After spreading the frosting, can I put blueberries, so it will be….RED VELVET BLUEBERRY CHEESE CAKE? Thanks
My attempt at this delicious-looking cheesecake is currently cooling ready for the fridge before it is unveiled at my first ever solo early-Christmas dinner party tomorrow. So far so good! It looks amazing except one teeny weeny thing…it’s not red! So it turns out, over here in England, our red food colouring is a weakling compared to its American counterpart because after emptying 2 larger bottles of the stuff (1.3oz each!) the cheesecake is, at best a …deep purple-y brown. This is kind of my luck with first-time recipes though but thought I would share the issue just in case any other Brits try this recipe out – Be warned! (Lori, is there a stronger type of colouring that could be used?).
Anyways, thanks for the recipe and I am definitely looking forward to my Purple Velvet Cheeesecake 🙂
oh nooooo! There is a color gel that you can get in the states that is more concentrated than the liquid drops. Perhaps you have access to something like that?
Sounds like its going to be fabulous. My girlfriend told me about this last year but her recipe involved making two cakes and putting cheesecake between red velvet. I am sorry I found this today, Thanksgiving. But I will make one tomorrow to practice for our Christmas gathering. I’m the resident baker. Happy Holidays and thanks so much! Dee
I’m going to try this next time to see if I have success with this method. Thanks!

Entries from a dataset
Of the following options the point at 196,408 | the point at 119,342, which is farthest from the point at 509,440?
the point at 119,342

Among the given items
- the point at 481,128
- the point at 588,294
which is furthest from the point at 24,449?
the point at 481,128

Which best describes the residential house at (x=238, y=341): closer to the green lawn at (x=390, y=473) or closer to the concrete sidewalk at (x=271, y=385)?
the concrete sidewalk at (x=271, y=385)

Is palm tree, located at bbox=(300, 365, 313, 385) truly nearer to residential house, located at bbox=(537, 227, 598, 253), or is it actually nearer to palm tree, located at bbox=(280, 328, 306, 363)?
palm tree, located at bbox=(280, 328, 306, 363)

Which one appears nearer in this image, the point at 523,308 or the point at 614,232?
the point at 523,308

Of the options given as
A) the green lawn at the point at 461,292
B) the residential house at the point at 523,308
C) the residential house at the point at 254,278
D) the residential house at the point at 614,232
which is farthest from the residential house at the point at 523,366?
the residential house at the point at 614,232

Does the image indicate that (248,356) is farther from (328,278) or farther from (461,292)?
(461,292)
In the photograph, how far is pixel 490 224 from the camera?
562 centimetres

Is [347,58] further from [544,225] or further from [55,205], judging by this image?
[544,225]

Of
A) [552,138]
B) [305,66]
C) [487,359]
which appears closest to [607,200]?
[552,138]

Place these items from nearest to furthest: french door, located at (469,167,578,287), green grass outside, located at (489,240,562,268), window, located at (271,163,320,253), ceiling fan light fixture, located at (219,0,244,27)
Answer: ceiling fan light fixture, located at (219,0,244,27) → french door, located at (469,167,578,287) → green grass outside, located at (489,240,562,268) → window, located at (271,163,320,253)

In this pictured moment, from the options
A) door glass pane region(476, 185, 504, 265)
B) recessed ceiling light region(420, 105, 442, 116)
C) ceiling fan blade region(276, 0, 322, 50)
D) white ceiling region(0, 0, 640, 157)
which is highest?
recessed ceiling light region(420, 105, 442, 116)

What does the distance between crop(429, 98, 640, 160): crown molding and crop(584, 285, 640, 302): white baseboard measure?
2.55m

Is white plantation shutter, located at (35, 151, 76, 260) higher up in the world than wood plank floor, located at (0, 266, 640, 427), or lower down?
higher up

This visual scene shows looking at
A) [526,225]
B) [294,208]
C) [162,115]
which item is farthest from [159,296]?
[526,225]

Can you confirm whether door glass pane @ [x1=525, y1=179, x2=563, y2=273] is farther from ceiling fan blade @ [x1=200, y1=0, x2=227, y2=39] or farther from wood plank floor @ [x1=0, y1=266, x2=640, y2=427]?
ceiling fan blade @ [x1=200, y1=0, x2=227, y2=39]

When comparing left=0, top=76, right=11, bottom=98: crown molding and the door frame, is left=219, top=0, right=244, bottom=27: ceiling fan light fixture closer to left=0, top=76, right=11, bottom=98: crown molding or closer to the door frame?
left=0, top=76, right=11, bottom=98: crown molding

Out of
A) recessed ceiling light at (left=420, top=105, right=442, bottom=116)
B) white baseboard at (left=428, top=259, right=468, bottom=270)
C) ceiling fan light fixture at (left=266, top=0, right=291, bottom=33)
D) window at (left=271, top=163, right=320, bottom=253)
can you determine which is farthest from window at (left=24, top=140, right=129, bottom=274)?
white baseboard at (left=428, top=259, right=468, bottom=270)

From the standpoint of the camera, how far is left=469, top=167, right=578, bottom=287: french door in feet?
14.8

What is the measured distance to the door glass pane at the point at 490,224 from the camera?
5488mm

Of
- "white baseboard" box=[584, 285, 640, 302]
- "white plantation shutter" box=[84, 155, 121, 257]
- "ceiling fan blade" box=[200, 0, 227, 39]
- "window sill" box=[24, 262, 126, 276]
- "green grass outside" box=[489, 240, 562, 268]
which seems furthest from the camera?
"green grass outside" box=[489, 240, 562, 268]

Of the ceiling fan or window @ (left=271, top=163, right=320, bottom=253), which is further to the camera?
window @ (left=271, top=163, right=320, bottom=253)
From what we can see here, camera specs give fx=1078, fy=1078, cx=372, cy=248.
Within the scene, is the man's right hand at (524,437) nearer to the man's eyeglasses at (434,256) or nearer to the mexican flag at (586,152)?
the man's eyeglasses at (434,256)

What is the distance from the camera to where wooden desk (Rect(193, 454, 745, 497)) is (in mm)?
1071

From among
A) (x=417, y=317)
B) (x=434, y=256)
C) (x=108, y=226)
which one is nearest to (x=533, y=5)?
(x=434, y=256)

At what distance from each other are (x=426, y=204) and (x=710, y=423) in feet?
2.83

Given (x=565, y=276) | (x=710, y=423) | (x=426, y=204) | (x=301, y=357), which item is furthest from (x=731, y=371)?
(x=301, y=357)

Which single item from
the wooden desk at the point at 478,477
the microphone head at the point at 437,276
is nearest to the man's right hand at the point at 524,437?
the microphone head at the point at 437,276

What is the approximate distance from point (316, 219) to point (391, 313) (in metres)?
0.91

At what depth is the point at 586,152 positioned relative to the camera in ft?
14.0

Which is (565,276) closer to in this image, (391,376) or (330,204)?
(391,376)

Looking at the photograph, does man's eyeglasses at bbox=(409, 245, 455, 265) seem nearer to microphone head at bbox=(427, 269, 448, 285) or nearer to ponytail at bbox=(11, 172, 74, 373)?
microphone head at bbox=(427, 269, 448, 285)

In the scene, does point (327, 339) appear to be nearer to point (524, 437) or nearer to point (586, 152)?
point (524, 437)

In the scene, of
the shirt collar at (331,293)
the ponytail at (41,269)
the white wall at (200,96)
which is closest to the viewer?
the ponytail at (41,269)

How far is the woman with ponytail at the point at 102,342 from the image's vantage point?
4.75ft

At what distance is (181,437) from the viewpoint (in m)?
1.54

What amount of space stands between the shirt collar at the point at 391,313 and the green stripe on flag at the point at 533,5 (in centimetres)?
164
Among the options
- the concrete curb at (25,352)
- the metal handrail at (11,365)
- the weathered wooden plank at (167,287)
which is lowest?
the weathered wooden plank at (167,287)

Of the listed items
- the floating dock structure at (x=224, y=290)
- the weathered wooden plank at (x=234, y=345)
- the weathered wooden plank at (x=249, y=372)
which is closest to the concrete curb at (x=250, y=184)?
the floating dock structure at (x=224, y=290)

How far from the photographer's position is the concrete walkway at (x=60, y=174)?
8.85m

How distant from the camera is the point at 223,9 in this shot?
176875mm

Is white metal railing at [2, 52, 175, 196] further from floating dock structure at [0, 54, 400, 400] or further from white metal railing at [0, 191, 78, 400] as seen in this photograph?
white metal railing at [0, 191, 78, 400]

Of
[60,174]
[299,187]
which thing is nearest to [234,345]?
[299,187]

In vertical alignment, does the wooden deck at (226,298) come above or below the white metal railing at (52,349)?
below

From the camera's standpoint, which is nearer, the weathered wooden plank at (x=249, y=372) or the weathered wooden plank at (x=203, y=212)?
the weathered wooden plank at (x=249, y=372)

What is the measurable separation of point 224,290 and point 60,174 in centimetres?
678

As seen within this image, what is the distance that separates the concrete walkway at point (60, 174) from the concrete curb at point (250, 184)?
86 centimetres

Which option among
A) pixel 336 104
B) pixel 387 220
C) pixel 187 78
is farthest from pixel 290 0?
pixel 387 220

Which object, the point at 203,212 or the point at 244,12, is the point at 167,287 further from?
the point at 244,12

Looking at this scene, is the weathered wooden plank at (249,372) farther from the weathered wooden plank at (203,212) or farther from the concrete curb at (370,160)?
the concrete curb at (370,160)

▶ _Exercises to complete_:
a – Extract every line of the rows that contains the word "scene", matching case exactly.
b – Proceed with the red velvet cheesecake comments, picking up right after the last comment shown.

▶ _Answers below_:
a –
This visual scene shows looking at
Within the scene, is the man's right hand at (524,437) nearer to the man's eyeglasses at (434,256) or nearer to the mexican flag at (586,152)?
In the scene, does point (327, 339) appear to be nearer to point (524, 437) or nearer to point (586, 152)?
In the scene, of
Looking at this scene, is the weathered wooden plank at (249,372) farther from the weathered wooden plank at (203,212) or farther from the concrete curb at (370,160)?

b –
Turned out amazing! I made one cheesecake for us and the other I sold it to a coworker for for her and her family to enjoy on Tuesday. Such a beautiful cheesecake. I WILL MAKE IT AGAIN! Thank you so much for this recipe.
I made this yesterday for a family party today. It was my first attempt at making cheesecake, and I was AMAZED at how good it is! This will definitely become one of those things that I take to family functions on a regular basis.
I am making this cheesecake right now! Ohy vey! It’s beautiful! I substituted the frosting for whipped cream!
Made this yesterday, it is awesome. You get the best of two worlds, a red velvet cake and cheesecake. My dinner guests loved it.
I made this for our family gathering at Christmas. My daughter in law had been after me for several months to make a red velvet cheesecake. This turned out fabulous. I believe the water bath helped to make the cheesecake extra moist and I had a number of people almost fighting over the last piece.
My wife is giving a baby shower later this month for her cousing and they want me to fix this for the baby shower only substituting blue food coloring for the red (she is having a boy). Do you see any problems with making the cake blue?
I think it would be fine! Blue Velvet Cake!
Making it for my husbands birthday since cheesecake and red velvet are his favorites. I split the cheesecake batter and did only half with the red color and cocoa and then swirled them together. It is very pretty and seems to work just fine.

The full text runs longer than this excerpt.